- **REQUIREMENTS**: Return the full material exactly.

- **SUPPLIED MATERIAL**:
=-=-=-=-=
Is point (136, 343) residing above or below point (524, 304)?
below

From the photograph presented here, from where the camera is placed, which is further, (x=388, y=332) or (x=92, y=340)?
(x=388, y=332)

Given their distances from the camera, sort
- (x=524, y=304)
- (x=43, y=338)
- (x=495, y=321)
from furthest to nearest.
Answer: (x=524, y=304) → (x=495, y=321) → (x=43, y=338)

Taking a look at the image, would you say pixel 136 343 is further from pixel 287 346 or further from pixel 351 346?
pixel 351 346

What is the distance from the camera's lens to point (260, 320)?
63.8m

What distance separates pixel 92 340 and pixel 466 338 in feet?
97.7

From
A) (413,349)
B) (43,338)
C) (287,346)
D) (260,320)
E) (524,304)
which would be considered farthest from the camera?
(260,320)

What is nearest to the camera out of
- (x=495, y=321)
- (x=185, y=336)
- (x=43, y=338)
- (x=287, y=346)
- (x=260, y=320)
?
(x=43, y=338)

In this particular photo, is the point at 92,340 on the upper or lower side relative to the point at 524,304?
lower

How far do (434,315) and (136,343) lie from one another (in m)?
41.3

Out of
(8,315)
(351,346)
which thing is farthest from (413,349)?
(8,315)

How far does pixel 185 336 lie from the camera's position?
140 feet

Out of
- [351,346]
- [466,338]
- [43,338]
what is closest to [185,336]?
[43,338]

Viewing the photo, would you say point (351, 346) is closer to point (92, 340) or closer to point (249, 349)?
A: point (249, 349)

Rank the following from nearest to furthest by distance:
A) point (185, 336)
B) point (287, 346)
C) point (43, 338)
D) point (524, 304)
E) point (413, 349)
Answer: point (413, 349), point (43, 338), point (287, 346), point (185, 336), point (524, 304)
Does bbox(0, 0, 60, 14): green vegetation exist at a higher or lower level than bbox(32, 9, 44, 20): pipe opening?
=-=-=-=-=
- **ANSWER TO THIS PROBLEM**:
Is point (136, 343) residing above or below point (524, 304)?
below

From the photograph presented here, from where the camera is placed, which is further, (x=388, y=332) or (x=92, y=340)?
(x=388, y=332)

Given their distances from the camera, sort
- (x=524, y=304)
- (x=43, y=338)
- (x=495, y=321)
from furthest to nearest.
Answer: (x=524, y=304) → (x=495, y=321) → (x=43, y=338)

Taking a look at the image, would you say pixel 136 343 is further from pixel 287 346 or further from pixel 351 346?
pixel 351 346

What is the distance from the camera's lens to point (260, 320)?
63.8m

What distance separates pixel 92 340 and pixel 466 338 in feet?
97.7

From
A) (413,349)
B) (43,338)
C) (287,346)
D) (260,320)
E) (524,304)
which would be considered farthest from the camera?
(260,320)

What is nearest to the camera out of
- (x=495, y=321)
- (x=185, y=336)
- (x=43, y=338)
- (x=287, y=346)
- (x=260, y=320)
?
(x=43, y=338)

In this particular photo, is the point at 92,340 on the upper or lower side relative to the point at 524,304?
lower

How far do (434,315) and (136,343) lie from one another (in m)?
41.3

Out of
(8,315)
(351,346)
which thing is farthest from (413,349)?
(8,315)

How far does pixel 185 336 lie from the camera's position?
140 feet

Out of
- [351,346]
- [466,338]
- [43,338]
what is closest to [185,336]?
[43,338]

Viewing the photo, would you say point (351, 346) is closer to point (92, 340) or closer to point (249, 349)?
A: point (249, 349)

Rank the following from nearest to furthest by distance:
A) point (185, 336)
B) point (287, 346)
C) point (43, 338)
D) point (524, 304)
E) point (413, 349)
Answer: point (413, 349), point (43, 338), point (287, 346), point (185, 336), point (524, 304)
Does bbox(0, 0, 60, 14): green vegetation exist at a higher or lower level than bbox(32, 9, 44, 20): pipe opening?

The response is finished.